SET TASK A: Rewrite everything in the entries from the line containing "How do you arrange" down to the end of the entries as a Markdown table with the columns No. and Content, skipping blank lines.

DOCUMENT PASSAGE:

START

Use of the first person is fine as long
as the emphasis remains on your
work and not on you.
Language – Being Familiar




Use terms that are familiar to your
primary audience.
Avoid unnecessary jargon
Define unfamiliar terms if necessary
Define acronyms the first time they
are used
• X-ray computed tomography (CT) will
revolutionize rock textural studies.
Incorporate Examples
and Analogies

Whenever you make a general
statement, you should anchor the
statement with examples.
• Color is not a good property to use to
identify a mineral. For instance, quartz…

Analogies compare obscure thoughts,
features, or processes to familiar ones
Language – Being Concise


Being concise usually follows from
being clear and being forthright
Four ways to cut the fat in scientific
writing
• Eliminate redundancies
• Eliminate meaningless phrases (zeros)
• Reduce sentences to their simplest form
• Cut bureaucratic waste
Eliminate redundancies

Redundancies occur when you:
• Repeat the meaning of an earlier
expression

(completely) eliminate, mix (together),
(still) persists
• Make a point that is implicit in what has
already been stated


aluminum (metal)

END

SET TASK B: What four ways to cut the fat does the passage on scientific writing list?

DATA SHOWN:
START

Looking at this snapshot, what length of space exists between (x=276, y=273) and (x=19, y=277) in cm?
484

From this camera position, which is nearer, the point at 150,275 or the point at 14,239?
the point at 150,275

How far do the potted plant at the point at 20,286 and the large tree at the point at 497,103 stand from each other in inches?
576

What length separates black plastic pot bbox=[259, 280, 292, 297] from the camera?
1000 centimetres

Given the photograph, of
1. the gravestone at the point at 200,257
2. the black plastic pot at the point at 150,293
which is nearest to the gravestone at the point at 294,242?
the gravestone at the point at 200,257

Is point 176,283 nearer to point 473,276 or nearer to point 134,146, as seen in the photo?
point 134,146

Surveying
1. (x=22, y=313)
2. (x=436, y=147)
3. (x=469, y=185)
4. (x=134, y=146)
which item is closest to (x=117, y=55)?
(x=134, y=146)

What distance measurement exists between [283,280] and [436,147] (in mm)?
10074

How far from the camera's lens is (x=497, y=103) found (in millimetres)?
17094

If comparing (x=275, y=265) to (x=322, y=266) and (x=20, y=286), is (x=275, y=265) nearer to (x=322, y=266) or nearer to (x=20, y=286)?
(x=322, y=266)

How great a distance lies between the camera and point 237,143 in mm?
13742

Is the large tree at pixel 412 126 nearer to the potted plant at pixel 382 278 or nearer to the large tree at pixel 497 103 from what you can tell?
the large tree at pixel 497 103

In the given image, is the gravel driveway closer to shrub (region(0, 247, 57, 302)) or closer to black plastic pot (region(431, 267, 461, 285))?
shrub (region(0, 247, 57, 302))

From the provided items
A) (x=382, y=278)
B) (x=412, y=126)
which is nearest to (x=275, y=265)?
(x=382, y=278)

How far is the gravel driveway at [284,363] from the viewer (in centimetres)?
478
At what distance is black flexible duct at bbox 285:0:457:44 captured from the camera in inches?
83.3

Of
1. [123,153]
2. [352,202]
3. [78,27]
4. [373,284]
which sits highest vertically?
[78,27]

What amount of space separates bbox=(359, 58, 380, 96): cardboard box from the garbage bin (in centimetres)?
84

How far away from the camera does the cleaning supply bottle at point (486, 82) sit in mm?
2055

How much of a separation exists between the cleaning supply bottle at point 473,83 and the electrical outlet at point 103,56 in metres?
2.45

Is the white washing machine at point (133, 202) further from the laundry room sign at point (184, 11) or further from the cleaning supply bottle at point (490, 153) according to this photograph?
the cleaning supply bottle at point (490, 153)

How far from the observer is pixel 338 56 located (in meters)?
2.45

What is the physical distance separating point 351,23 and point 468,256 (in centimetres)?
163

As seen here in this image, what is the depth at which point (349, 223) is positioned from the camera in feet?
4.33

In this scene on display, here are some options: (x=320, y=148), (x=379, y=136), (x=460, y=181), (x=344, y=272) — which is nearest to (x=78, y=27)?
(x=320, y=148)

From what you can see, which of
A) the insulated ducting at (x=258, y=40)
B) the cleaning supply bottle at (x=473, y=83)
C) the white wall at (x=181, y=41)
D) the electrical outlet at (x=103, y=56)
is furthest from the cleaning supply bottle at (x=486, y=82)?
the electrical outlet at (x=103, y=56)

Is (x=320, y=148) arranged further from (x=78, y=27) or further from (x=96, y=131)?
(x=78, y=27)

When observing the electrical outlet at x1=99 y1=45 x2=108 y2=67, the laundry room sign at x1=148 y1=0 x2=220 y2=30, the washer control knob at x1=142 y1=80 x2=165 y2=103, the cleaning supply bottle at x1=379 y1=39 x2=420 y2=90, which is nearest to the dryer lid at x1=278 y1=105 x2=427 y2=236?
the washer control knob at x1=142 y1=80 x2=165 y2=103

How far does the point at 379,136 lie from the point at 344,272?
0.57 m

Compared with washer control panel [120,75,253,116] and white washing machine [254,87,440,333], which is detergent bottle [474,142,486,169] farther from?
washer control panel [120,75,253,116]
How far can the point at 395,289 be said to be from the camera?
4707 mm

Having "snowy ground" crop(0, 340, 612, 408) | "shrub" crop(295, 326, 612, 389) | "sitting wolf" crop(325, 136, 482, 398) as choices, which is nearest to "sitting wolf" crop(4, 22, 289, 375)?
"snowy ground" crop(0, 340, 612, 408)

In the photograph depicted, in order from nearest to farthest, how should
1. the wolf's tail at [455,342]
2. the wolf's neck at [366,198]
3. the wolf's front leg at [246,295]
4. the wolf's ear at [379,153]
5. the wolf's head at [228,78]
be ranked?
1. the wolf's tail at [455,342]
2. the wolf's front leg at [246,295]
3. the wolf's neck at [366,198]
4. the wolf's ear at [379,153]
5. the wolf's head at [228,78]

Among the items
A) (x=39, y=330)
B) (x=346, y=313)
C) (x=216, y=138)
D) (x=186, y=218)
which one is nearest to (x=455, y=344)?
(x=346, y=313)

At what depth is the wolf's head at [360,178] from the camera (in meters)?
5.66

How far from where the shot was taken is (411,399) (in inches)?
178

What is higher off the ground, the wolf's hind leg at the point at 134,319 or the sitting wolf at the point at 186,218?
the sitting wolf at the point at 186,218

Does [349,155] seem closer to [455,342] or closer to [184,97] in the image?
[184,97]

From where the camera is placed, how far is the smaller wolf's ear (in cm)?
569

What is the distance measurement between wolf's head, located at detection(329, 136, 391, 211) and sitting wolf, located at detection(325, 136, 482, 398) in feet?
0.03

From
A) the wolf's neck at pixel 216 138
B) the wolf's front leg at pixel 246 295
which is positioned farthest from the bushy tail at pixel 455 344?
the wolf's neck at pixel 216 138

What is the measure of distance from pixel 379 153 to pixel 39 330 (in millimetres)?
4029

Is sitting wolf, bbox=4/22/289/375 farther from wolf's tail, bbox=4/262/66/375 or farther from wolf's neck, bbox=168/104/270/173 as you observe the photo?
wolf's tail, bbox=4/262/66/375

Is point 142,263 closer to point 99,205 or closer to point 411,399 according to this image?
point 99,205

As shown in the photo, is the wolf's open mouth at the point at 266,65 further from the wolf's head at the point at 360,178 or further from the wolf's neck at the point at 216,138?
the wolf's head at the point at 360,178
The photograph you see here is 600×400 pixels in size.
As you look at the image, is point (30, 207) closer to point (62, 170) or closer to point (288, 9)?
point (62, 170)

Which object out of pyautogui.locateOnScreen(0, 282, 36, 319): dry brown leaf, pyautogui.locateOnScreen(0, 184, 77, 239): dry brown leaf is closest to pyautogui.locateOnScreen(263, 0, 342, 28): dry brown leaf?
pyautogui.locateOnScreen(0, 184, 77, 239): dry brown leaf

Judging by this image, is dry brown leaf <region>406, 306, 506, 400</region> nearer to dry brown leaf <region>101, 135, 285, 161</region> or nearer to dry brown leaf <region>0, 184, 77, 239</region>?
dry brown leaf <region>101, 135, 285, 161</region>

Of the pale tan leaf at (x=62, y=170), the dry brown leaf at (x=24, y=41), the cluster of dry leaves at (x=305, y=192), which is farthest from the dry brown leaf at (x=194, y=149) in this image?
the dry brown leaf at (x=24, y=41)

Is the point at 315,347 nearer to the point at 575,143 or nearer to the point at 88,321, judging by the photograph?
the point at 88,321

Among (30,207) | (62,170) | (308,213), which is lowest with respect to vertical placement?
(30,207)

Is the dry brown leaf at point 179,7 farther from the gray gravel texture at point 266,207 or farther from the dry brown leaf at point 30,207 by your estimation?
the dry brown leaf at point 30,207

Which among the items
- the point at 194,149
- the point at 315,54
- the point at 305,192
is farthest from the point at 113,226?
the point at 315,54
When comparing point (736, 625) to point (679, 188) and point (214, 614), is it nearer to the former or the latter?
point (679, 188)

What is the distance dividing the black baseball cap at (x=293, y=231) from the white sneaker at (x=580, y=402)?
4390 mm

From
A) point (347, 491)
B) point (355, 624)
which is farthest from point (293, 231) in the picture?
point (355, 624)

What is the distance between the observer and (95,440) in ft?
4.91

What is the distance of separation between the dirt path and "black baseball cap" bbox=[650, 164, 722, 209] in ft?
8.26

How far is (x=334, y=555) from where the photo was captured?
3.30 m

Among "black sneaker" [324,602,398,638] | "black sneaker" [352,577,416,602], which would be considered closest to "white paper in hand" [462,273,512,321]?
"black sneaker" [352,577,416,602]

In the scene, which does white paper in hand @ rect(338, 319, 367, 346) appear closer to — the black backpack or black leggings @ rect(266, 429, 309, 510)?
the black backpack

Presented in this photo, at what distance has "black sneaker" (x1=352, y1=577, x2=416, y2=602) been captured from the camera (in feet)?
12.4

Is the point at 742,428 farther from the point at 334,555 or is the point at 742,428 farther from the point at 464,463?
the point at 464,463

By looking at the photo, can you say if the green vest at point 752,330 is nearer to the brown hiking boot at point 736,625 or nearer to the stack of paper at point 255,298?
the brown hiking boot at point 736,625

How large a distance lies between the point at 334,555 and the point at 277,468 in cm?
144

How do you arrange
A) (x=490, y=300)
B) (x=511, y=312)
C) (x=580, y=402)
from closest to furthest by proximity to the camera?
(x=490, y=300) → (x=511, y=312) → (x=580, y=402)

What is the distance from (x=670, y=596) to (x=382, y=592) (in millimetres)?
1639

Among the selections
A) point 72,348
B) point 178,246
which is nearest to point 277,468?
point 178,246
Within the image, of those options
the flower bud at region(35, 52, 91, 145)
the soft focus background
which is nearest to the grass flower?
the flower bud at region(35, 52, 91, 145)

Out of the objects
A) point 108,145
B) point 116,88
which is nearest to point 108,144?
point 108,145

END

REPLY A:
| No. | Content |
|---|---|
| 1 | How do you arrange |
| 2 | A) (x=490, y=300) |
| 3 | B) (x=511, y=312) |
| 4 | C) (x=580, y=402) |
| 5 | from closest to furthest by proximity to the camera? |
| 6 | (x=490, y=300) → (x=511, y=312) → (x=580, y=402) |
| 7 | What is the distance from (x=670, y=596) to (x=382, y=592) (in millimetres)? |
| 8 | 1639 |
| 9 | Among the selections |
| 10 | A) point 72,348 |
| 11 | B) point 178,246 |
| 12 | which is nearest to point 277,468? |
| 13 | point 178,246 |
| 14 | Within the image, of those options |
| 15 | the flower bud at region(35, 52, 91, 145) |
| 16 | the soft focus background |
| 17 | which is nearest to the grass flower? |
| 18 | the flower bud at region(35, 52, 91, 145) |
| 19 | Out of the objects |
| 20 | A) point 108,145 |
| 21 | B) point 116,88 |
| 22 | which is nearest to point 108,144? |
| 23 | point 108,145 |

REPLY B: Eliminate redundancies, eliminate meaningless phrases (zeros), reduce sentences to their simplest form, and cut bureaucratic waste.